Des astronomes ont récemment annoncé la découverte d’un astre étoile à la composition très inhabituelle, s’étant vraisemblablement formé dans le sillage d’un nouveau type d’hypernova. Une explosion stellaire dix fois plus énergétique qu’une supernova.

Une astre à la composition inhabituelle

Tout commence avec une étoile appelée SMSS J200322.54-114203.3, se trouvant dans le halo de la Voie lactée, à 7 500 années-lumière environ. Semblant extrêmement vieux, l’astre fait partie de la deuxième génération d’étoiles nées dans l’Univers, datant d’environ 13 milliards d’années.

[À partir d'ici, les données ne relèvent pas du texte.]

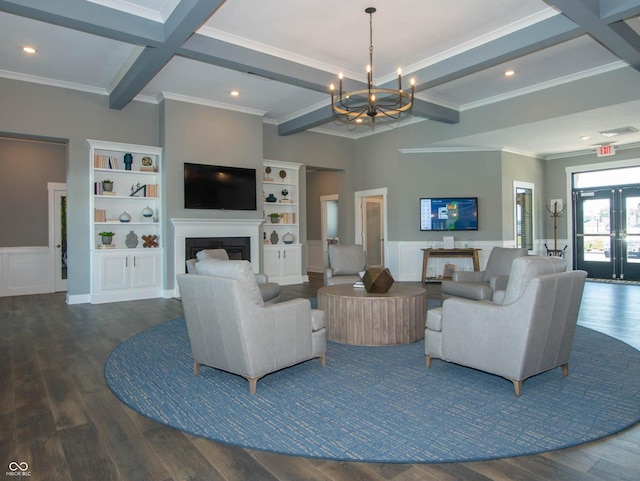 living area with a chandelier, beamed ceiling, a fireplace, wood finished floors, and ornamental molding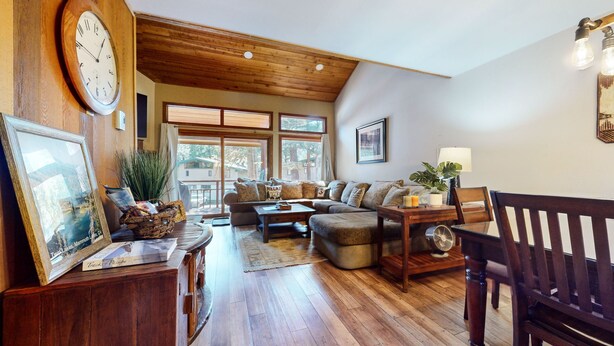 A cozy living room with a wooden ceiling, large windows, a sofa, a coffee table, and a dining table. - Woodlands #11 3 Bedroom Condo by RedAwning (Mammoth Lakes)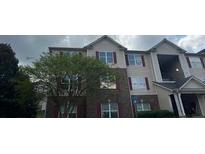Exterior view of a three story building with brick and beige siding and multiple windows at 14301 Waldrop Cv, Decatur, GA 30034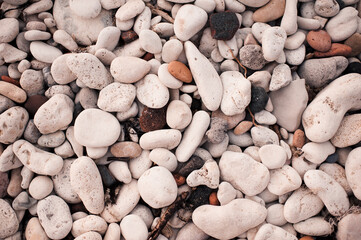 Different color beach stone pebbles at seashore outdoors top view. Nature background and textures. Summer vacation season.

Les études astronomiques ont révélé que l’étoile présentait une très faible teneur en métaux par rapport à ses contemporaines (bien qu’au sens astronomique du terme, le terme « métal » signifie essentiellement « tout ce qui est plus lourd que l’hélium »). Bien que cela soit assez inhabituel en soi, le plus étrange est que l’étoile présente des niveaux très élevés d’éléments plus lourds comme le zinc, l’uranium, l’europium et peut-être l’or.

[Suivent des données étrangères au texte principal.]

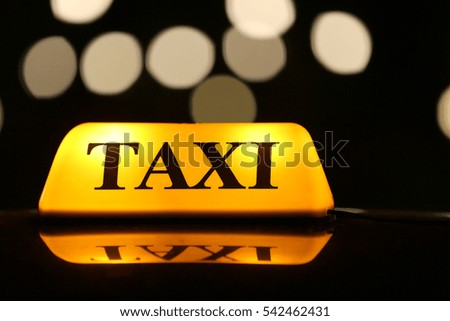 Taxi car on night street, close up view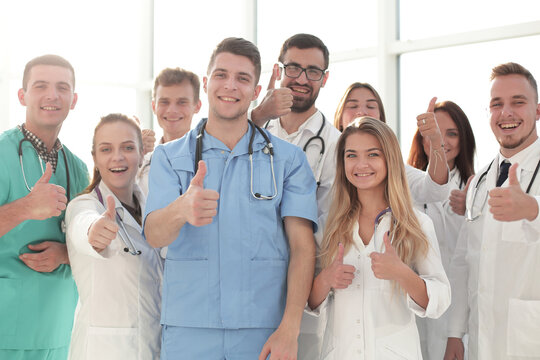 close up. young medical professionals showing thumbs up - Powered by Adobe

« L’étoile que nous examinons a un rapport fer/hydrogène environ 3 000 fois inférieur à celui du Soleil, ce qui signifie qu’elle est très rare : ce que nous appelons une étoile extrêmement pauvre en métaux », explique David Yong, auteur correspondant de l’étude. « Cependant, le fait qu’elle contienne des quantités beaucoup plus importantes que prévu de certains éléments plus lourds signifie qu’elle est encore plus rare. Une véritable aiguille dans une botte de foin. »

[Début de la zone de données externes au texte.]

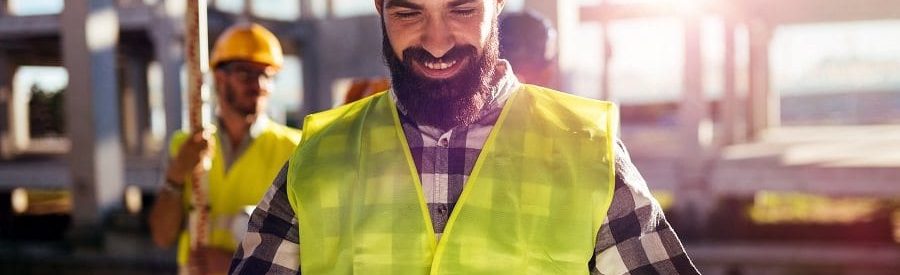 Smiling builder on a development | Financial Information | Development Loans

— Alex Mit / Shutterstock.com

Des données suggérant une explosion stellaire cataclysmique

La toute première génération d’étoiles était principalement composée d’hydrogène et d’hélium. Les éléments plus lourds n’ont été produits qu’après que ces astres ont vécu leur vie, sont devenus des supernovas et se sont effondrés en étoiles à neutrons ou en trous noirs. Lorsque ces étoiles à neutrons entrent en collision et fusionnent, elles peuvent produire encore plus d’éléments plus lourds et les libérer dans le cosmos.

La seconde génération d’étoiles (dont certaines, comme J200322.54, existent encore aujourd’hui) est née dans un environnement qui contenait désormais des éléments plus lourds et, à ce titre, des traces y ont été incorporées. Mais dans ce cas, une fusion d’étoiles à neutrons n’aurait pas produit suffisamment de ces éléments pour expliquer la composition de cette étoile.

Pour cette nouvelle étude publiée dans la revue Nature, les astronomes ont donc examiné une autre possibilité : une explosion stellaire hypothétique bien plus importante qu’une supernova classique. L’équipe a constaté que l’abondance de ces éléments correspondait à ce qui serait éjecté d’une étoile de la masse de 25 Soleils en hypernova. D’après leurs calculs, l’étoile d’origine aurait dû tourner très rapidement et posséder un champ magnétique très puissant. J200322.54 se serait formée dans la foulée.

L’étoile SMSS J200322.54-114203.3. (au centre, avec le réticule) dans le coin sud-est de la constellation de l’Aigle, près de la frontière avec le Capricorne et le Sagittaire — © Da Costa / SkyMapper

Une probable source importante d’éléments lourds dans l’Univers primitif

« Nous avons découvert les premières preuves observationnelles directes de l’existence d’un autre type d’hypernova produisant tous les éléments stables du tableau périodique en une seule fois, à savoir une explosion avec effondrement du noyau d’une étoile massive fortement magnétisée tournant très vite » détaille Chiaki Kobayashi, co-auteur de l’étude. « C’est la seule chose qui explique de tels résultats. »

La nouvelle recherche suggère qu’un tel mécanisme pourrait avoir été une source importante d’éléments lourds dans l’Univers primitif, et l’étude d’autres étoiles aux compositions étranges permettra d’en apprendre davantage à ce sujet.